Build one here Best Ways to Build an Emergency Fund in Canada
If you’re struggling financially overall, also read How to Stop Living Paycheck to Paycheck in Canada and How to Save Money Fast in Canada.
According to Consumer Financial Protection Bureau emergency savings guidance, even small emergency savings improve financial resilience significantly.

Common Mistakes to Avoid
Avoiding mistakes is just as important as making good decisions.
Investing with credit card debt
High-interest debt usually destroys investment gains.
Ignoring employer match
Skipping free matching contributions is costly.
Emotional investing decisions
Fear and stress often lead to poor financial choices.
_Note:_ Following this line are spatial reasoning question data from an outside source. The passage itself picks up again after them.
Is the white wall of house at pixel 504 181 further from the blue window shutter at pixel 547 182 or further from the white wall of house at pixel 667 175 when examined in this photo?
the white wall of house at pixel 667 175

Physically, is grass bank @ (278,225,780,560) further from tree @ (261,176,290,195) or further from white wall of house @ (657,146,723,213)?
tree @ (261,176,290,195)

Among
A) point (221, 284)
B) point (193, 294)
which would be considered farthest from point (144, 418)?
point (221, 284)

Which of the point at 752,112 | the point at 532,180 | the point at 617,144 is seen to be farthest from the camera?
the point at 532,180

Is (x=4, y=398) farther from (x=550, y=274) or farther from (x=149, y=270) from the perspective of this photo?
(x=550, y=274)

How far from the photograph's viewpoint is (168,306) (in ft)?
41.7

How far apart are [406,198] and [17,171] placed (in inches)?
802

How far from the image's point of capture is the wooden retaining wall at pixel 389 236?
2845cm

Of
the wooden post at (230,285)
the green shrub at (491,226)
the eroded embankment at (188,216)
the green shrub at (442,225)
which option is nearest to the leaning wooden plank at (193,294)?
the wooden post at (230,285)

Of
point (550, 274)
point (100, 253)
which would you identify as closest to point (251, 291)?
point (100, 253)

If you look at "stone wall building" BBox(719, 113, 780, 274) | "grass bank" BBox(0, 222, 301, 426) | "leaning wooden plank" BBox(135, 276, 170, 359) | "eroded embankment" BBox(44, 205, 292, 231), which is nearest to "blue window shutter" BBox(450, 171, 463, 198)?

Therefore, using a clear framework helps reduce emotional mistakes.
Final Verdict
Deciding whether to pay off debt or invest in Canada depends mainly on:
- your interest rates
- financial stability
- long-term goals
In many situations:
- high-interest debt → pay off first
- low-interest debt → investing may win
- balanced strategy → best overall solution
Ultimately, consistency and smart financial habits matter more than perfection.
FAQ
Should I invest while paying off debt?
Yes, depending on the debt interest rate and your financial stability.
What debt should I pay off first?
Usually high-interest debt like credit cards or payday loans.
Is investing better than paying off a mortgage?
Sometimes, especially with low mortgage rates and long-term investing horizons.
Should I save or pay debt first?
Most Canadians should build a small emergency fund before aggressively paying debt.